[governance] "technical community fails at multistakeholderism". really?

parminder parminder at itforchange.net
Wed Oct 9 03:49:24 EDT 2013


On Wednesday 09 October 2013 01:12 PM, parminder wrote:
> OK, John, we can have the oversight function to be "limited to 
> judging ICANN on its compliance with its declared processes" (and 
> mandate ?) 


although there is a significant catch there - that if ICANN can itself 
change any or all of its processes and mandate, at any time, then it 
really makes no sense for any kind of oversight role, because then all 
and absolute power really still fully resides with ICANN - with no 
seperation of power, as is required. There has to be some 
'constitutional' processes and substantive mandate that is inviolable 
and cannot be changed unilaterally by ICANN with regard to which it 
will  be 'judged' by whoever has the oversight role...


> (which I understand as per its current mandate is also to work as per 
> international law, we may or not make this explicit, which I prefer, 
> but can do without for the present purpose.) As I said, for good 
> measure, in a possible agreed text, we can also add (or not), that we 
> mean here nothing more than the role played by the US government at 
> present.
--------
Requests:
(a) From the post on ICANN oversight, write out the passage starting at "On Wednesday 09" and ending at "the oversight role...".
(b) Answer these questions about the post on ICANN oversight:
(i) On what date was the message sent?
(ii) If ICANN can change its processes and mandate at any time, where does the writer say all and absolute power would still reside?
(iii) What does the writer understand ICANN's current mandate to include working as per?

Data lines:
--------
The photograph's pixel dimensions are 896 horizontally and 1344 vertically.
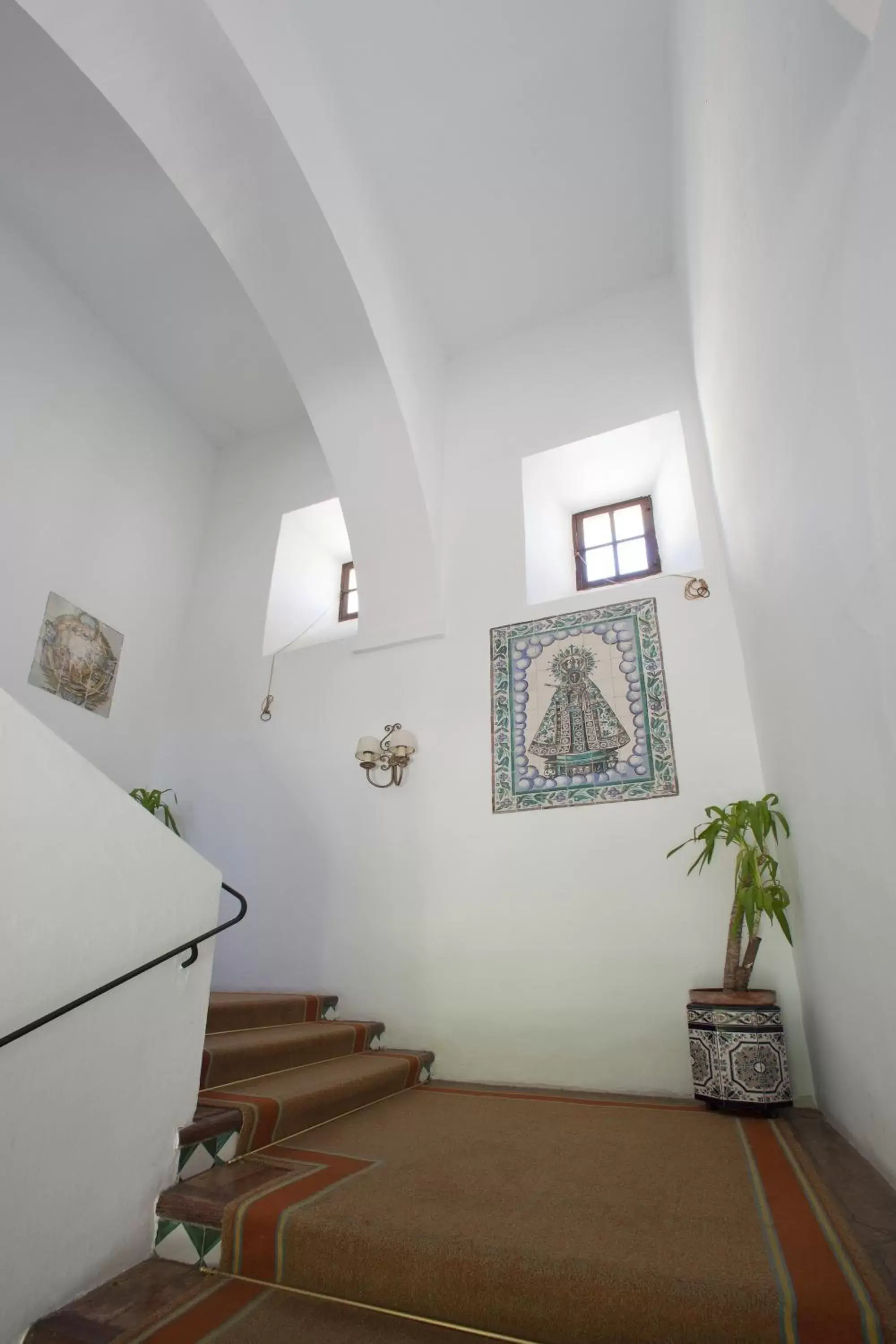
--------
Answers to the problems:
(a)
On Wednesday 09 October 2013 01:12 PM, parminder wrote:
> OK, John, we can have the oversight function to be "limited to 
> judging ICANN on its compliance with its declared processes" (and 
> mandate ?) 


although there is a significant catch there - that if ICANN can itself 
change any or all of its processes and mandate, at any time, then it 
really makes no sense for any kind of oversight role, because then all 
and absolute power really still fully resides with ICANN - with no 
seperation of power, as is required. There has to be some 
'constitutional' processes and substantive mandate that is inviolable 
and cannot be changed unilaterally by ICANN with regard to which it 
will  be 'judged' by whoever has the oversight role...

(b)
(i) Wednesday, October 9, 2013
(ii) With ICANN
(iii) International law